Other students are writing first person diary entries of key world leaders, referencing textual support from their class materials, primary resources from academic databases, and their textbook. They use a writer’s workshop model in moving toward publication on the class wiki.
The final group of students has taken over the teacher’s projector and is proposing alternative landing sites for the D-Day invasion. To punctuate their theories, students consult Google Earth, tide charts and moon phases from Wolfram Alpha, and historical maps. They gather the Google Earth image projected on the dry erase board, and like high school football coaches, draw arrows, plot movements, and project victories. These students are making files of their proposed battle plans, and supporting their theories with links, citations, and textual references. Files are posted to the wiki for review and feedback.

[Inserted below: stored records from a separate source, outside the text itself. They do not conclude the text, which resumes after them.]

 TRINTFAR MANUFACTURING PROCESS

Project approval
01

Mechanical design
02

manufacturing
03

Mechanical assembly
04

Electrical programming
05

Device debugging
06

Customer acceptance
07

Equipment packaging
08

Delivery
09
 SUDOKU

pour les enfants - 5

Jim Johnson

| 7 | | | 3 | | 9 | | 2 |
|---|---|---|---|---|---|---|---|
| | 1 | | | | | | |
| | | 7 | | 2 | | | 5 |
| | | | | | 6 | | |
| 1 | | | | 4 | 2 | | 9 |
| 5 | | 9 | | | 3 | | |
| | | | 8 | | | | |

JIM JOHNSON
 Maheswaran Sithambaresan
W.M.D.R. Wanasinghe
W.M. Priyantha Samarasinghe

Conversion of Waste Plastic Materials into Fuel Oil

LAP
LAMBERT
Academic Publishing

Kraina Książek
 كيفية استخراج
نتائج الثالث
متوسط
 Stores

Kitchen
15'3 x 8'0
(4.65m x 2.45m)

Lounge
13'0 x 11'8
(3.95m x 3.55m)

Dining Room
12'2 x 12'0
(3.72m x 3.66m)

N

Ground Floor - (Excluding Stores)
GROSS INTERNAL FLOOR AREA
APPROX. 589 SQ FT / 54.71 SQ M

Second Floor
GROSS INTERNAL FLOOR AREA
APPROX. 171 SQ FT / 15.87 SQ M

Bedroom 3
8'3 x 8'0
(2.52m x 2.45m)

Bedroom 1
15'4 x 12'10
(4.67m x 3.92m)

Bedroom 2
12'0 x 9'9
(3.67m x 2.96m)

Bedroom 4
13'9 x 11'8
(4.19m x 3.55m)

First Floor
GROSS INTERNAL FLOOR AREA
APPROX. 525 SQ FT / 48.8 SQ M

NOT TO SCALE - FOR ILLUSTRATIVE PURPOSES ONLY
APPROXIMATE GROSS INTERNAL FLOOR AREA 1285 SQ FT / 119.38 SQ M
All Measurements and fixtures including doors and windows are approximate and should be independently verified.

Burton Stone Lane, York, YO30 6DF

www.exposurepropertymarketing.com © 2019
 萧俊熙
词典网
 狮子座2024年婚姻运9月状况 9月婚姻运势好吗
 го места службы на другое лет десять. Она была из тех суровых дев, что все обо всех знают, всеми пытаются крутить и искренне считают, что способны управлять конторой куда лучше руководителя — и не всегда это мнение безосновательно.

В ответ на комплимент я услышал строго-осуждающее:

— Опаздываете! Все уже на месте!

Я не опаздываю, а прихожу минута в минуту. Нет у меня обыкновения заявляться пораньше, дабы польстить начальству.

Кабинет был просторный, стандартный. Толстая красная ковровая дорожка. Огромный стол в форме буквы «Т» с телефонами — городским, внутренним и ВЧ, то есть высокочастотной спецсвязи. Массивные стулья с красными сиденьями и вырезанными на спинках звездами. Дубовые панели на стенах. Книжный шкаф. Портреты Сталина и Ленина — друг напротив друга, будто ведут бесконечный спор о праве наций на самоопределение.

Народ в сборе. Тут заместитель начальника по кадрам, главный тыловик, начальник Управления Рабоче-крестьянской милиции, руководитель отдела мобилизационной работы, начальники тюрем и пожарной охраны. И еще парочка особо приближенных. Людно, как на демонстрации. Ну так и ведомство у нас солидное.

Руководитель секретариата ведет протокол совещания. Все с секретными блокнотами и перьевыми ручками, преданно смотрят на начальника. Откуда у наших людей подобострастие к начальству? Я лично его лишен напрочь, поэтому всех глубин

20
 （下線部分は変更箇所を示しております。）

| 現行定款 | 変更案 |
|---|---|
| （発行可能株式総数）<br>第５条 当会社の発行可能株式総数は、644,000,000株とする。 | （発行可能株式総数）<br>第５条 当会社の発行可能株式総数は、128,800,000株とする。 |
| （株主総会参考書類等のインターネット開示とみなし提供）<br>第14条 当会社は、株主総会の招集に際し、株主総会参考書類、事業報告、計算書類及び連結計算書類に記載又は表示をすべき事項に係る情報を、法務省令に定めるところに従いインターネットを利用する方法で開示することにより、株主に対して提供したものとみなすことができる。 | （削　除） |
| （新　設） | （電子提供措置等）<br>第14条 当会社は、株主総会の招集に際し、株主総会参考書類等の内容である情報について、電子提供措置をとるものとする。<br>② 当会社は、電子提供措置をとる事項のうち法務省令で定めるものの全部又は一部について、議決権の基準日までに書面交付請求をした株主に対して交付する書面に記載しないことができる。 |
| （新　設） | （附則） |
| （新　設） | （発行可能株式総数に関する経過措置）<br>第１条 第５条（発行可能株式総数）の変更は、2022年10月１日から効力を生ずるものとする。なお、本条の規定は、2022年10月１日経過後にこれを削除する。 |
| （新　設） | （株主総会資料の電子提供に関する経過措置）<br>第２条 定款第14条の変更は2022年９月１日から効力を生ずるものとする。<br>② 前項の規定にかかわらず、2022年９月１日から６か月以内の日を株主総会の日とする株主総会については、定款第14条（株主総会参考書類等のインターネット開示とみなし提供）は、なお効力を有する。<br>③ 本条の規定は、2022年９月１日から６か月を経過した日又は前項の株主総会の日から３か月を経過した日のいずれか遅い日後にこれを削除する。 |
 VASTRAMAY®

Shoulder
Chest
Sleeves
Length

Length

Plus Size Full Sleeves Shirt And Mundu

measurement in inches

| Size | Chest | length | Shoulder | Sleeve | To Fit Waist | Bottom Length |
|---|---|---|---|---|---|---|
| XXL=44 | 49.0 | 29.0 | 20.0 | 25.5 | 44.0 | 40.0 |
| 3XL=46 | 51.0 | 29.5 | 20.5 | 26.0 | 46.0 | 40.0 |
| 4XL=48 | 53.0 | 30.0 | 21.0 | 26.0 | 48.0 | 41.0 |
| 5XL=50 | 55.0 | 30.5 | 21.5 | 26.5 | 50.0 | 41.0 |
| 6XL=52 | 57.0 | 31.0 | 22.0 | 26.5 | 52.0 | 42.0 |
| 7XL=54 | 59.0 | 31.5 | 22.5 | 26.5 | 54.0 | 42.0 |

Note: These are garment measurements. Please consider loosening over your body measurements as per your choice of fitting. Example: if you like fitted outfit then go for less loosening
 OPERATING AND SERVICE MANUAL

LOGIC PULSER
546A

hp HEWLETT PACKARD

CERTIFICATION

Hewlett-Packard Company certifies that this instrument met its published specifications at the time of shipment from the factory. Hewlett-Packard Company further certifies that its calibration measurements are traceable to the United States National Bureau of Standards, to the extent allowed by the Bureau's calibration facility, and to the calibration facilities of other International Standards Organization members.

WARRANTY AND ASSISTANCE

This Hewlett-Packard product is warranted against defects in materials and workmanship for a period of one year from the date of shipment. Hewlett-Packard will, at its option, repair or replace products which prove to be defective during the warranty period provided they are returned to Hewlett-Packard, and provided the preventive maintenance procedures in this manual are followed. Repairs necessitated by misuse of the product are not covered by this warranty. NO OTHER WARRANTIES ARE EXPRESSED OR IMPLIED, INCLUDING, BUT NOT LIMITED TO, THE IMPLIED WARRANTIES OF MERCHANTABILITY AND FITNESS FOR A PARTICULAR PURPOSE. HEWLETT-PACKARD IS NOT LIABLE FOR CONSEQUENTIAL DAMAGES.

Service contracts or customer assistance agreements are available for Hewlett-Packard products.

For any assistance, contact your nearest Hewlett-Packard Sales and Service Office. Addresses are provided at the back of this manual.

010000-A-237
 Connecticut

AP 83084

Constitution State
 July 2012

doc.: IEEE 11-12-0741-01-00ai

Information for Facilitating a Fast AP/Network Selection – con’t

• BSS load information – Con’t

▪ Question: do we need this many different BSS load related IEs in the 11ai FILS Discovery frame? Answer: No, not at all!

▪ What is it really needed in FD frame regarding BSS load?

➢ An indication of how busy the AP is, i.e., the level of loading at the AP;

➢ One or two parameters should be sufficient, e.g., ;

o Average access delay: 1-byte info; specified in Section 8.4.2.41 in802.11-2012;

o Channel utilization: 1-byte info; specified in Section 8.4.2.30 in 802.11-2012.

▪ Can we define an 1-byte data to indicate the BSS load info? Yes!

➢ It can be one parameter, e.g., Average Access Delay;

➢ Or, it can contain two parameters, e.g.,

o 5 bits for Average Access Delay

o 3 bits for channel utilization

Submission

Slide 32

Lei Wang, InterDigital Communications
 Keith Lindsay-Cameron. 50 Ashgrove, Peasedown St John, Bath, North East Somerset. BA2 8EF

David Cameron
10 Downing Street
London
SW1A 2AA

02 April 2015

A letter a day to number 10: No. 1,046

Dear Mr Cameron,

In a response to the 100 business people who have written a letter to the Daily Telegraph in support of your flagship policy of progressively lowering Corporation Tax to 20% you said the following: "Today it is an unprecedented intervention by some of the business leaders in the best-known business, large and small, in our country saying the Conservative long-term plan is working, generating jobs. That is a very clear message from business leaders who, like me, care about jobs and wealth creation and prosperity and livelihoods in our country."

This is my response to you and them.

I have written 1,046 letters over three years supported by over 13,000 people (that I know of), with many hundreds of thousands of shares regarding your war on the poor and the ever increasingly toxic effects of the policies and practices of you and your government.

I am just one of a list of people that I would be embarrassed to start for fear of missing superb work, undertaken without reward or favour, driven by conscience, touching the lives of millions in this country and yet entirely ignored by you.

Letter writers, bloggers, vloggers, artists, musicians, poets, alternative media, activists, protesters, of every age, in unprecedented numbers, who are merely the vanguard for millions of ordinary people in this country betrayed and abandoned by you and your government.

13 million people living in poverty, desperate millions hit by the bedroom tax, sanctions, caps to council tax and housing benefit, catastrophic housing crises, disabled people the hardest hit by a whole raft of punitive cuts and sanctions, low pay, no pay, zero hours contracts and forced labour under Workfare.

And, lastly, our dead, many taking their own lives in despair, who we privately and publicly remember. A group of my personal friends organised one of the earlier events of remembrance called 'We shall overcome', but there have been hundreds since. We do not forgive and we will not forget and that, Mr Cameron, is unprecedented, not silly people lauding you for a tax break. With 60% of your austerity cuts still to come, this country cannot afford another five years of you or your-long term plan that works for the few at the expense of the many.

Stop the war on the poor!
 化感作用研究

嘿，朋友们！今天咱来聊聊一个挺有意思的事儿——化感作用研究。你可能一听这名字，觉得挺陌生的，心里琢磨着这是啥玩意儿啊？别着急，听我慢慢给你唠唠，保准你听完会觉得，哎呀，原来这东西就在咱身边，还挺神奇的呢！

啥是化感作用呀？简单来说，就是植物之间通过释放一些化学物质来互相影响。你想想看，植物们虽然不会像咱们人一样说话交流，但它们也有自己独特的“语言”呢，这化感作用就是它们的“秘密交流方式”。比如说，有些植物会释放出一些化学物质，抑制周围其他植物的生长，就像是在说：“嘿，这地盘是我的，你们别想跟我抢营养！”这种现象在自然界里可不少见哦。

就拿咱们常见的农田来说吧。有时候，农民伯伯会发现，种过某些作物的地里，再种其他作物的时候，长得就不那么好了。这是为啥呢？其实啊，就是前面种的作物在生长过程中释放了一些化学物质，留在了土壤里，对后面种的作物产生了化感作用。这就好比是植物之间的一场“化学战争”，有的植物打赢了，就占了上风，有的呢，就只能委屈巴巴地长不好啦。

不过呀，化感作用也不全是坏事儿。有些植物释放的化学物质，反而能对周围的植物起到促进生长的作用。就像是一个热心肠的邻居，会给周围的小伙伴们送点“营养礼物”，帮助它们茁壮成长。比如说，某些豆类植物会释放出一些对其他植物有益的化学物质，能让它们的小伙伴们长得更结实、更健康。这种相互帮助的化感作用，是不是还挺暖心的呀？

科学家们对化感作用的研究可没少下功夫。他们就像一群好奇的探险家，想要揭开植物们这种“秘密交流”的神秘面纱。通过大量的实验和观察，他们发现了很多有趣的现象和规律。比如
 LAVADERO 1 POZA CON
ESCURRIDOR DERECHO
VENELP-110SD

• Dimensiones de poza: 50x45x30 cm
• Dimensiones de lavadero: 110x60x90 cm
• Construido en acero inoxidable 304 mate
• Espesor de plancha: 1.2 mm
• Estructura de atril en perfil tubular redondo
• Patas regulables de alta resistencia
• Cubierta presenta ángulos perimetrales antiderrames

The teacher? He’s circling the room, having individual conversations with students on the results of the formative assessment. He banters with kids, asking clarifying questions to groups and providing feedback on their progress to date. With a few minutes to go in the period, he asks the students to consult their project rubric and complete an online exit slip in the form of an email to him, analyzing progress to the learning goal. These, in conjunction with the formative assessment, he’ll use to revise tomorrow’s lesson. With a minute to go, kids logout, power their machines down, and return them to the cart. There is a clear sense to the kids that the period went by too quickly, and students discuss how they’ll get on the wiki tonight to develop their work. One remembers that he has a great grandfather who was in World War Two; maybe he’ll call him tonight about Skyping into the class….
Scenario C:
In an 8th grade Language Arts classroom, the teacher is a huge fan of the Beat Movement in American Poetry. To celebrate the period, the teacher has set up the following assignment: Students are to write a poem, and then use free, online podcasting software to create an audio file. The requirements of the podcast (audio file) are the following:
Must use an intro piece of music to precede the music.
Must include three or four sound effects.
Must include a closing piece of music to follow the narration.
Students will then play their podcasts in the classroom, while bringing in cookies and juice. Lights will be dimmed and students are encouraged to play the part by wearing black turtlenecks and berets. Students will listen to each other’s work and applaud and snap their fingers in appreciation.